When you’re a broke college kid shopping for a cheap sports car, everybody and their mother will tell you to buy a Miata. And yes, you probably will buy a Miata. S2000s are too expensive, 240sxs are either expensive or rusty, BMWs are a pain to work on and their parts are expensive; you’ve heard the usual rhetoric. None-the-less, you’ll clench your fists and stand your ground. “Everyone has a Miata! That’s not a real sports car! Look at it, it’s so ugly!” And you’ll stomp upstairs to your room, slam the door, hop on your computer, and type these carefully selected characters into your web browser: AW11 Toyota MR2.
And why not? At around 2,300 lbs, it’s light, like a Miata. It also has a rev-happy 1.6-litre engine; like an early NA Miata. And, like a Miata, they’re cheap. Tavis bought this beautiful example, with just 94,000 km on the clock for $4500. But, there’s a very important distinction: it’s mid-engined. If that alone isn’t enough to get you interested, I don’t know how you found this website.
And look at it. Complete with 1980’s wedgy-ness, sharp lines and pint-sized wheelbase, it’s beautiful. While an NA Miata looks like a scared child who’s just stumbled onto the stage during his first school play, the AW11 just looks happy to exist. It’s for these reasons, that I’ve been searching for an AW11 for years. And like clockwork, whenever my Miata is being a pain in the ass (read: often), I throw my hands in the air, hop on Kijiji, and search for Toyota MR2s.
And that was what I had in mind when Tavis handed me the keys to his 1986 MR2. And from the get-go, it was apparent that this is no Miata-competitor. Unlike the Miata, everything on the MR2 has a heft to it. The front hood, the engine cover; it’s all made of stamped steel. The doors close with a clunk. The headlights are glass sealed beams. To the contrary, the headlights on my NB Miata feel like they’re made of fisher-price-toy plastic and its hood weighs as much as a dinner plate. The AW11 comes from an era where “fuel-injected” was a cool thing to put on your trunk lid, and you’re reminded of that everywhere you look. More importantly, you’re reminded of that in the way it drives.
The driver’s controls wrap around the gauge cluster like a fighter jet, reminiscent of a Nissan 300zx. The steering rack is slow, but that’s a bit of a blessing given the AW11’s lack of power steering. It has some of that old car on-center play, but all of that disappears however when you crank the wheel into a corner, and the steering loads up nicely. The shifter slots into each gear with a satisfying click, but given that the shifter is connected to the transmission using cable, rather than mechanical linkages, it lacks the bolt action precision you’d expect from, you guessed it, a Miata.
Then there’s that engine. I could string together hyperbole and say that “what the 4AGE lacks in torque, it makes up for in character”, but I won’t mince words; the AW11 is slow. That’s okay though, because it gives you plenty of time to enjoy the sound of musical 4AGE right behind your head as it rises to its 7,600 rpm redline.
It’s about time we address the metaphorical elephant in the room; that mid-engined layout and snap oversteer, and that by far is the most interesting thing about the AW11. When you turn the wheel, the first thing you’ll notice is how light the front of the car is, giving it excellent turn in. But there’s plenty of FR cars with good turn-in (read: Miata). What’s different is where it rotates: behind you, which means you don’t get that ‘rotation in your butt’ sensation. It’s interesting, but it’s also a problem because it makes it more difficult for a novice to know what the rear wheels are doing. That’s when you end up with this:
- Boy approaches corner faster than he should have.

--------------------------------

_Given task_:
Continue the Toyota MR2 review above, starting right after its final line.

_Data extract_:
--------------------------------

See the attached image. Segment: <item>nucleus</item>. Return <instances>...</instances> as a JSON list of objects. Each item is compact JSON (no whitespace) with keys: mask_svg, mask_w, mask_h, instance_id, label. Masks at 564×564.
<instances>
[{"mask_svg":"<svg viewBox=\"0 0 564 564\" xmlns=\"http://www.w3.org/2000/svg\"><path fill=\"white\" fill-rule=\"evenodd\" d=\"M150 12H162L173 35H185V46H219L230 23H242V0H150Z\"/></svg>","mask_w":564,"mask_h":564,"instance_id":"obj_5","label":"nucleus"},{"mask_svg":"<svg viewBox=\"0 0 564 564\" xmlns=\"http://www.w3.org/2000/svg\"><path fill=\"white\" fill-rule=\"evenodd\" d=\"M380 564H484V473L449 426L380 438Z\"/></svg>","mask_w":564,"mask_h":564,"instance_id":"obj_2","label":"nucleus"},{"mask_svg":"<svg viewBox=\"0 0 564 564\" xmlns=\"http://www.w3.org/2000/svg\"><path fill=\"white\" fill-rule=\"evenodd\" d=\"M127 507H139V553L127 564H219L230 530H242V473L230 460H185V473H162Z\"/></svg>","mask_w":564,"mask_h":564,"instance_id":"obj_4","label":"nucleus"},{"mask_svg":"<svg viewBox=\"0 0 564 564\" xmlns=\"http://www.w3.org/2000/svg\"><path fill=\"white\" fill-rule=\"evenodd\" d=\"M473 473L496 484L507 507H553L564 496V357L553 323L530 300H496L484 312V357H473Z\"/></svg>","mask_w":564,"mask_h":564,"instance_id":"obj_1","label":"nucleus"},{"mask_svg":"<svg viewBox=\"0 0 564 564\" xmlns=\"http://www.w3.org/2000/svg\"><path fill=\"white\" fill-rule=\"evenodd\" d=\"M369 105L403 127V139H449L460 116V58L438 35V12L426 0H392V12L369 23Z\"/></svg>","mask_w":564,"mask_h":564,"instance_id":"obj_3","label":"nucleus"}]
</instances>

--------------------------------

_Reply_:
- Boy mashes the brakes in a panic.
- Weight shifts forward, front grip increases, and car turns in.
- Weight shifts away from the rear, causing it to lose grip. The rear has most of the weight/momentum.
- The rear steps out. The car spins like a top.
- Boy gets stuck in a field listening to his dad shout “I TOLD YOU SO” through a cell phone, waiting for a tow truck to pull him from his misery.
But to its credit, the AW11 does give you warnings. The steering loads up, you can feel weight shifting around the car, tires chirp. This is, after all, a very communicative Japanese sports car. The problem is that when you do cross that limit, things go south, fast. In a similar FR car… a Miata for example, you can essentially counter steer and stay on the gas pedal, and there’s a good chance that the only cleaning up that’ll be required will be in your passenger’s pants.
What’s most difficult to describe, is why I’m so madly in love with this thing. Because in case you’ve been following, it’s worse than the Miata in virtually every way. It’s slower than a Miata, it’s heavier than a Miata, it’s communicative, but not to the same degree as a Miata, and while a Miata can be tossed around on wet roads with questionable tire tread, you’d be risking life and limb doing that in an AW11.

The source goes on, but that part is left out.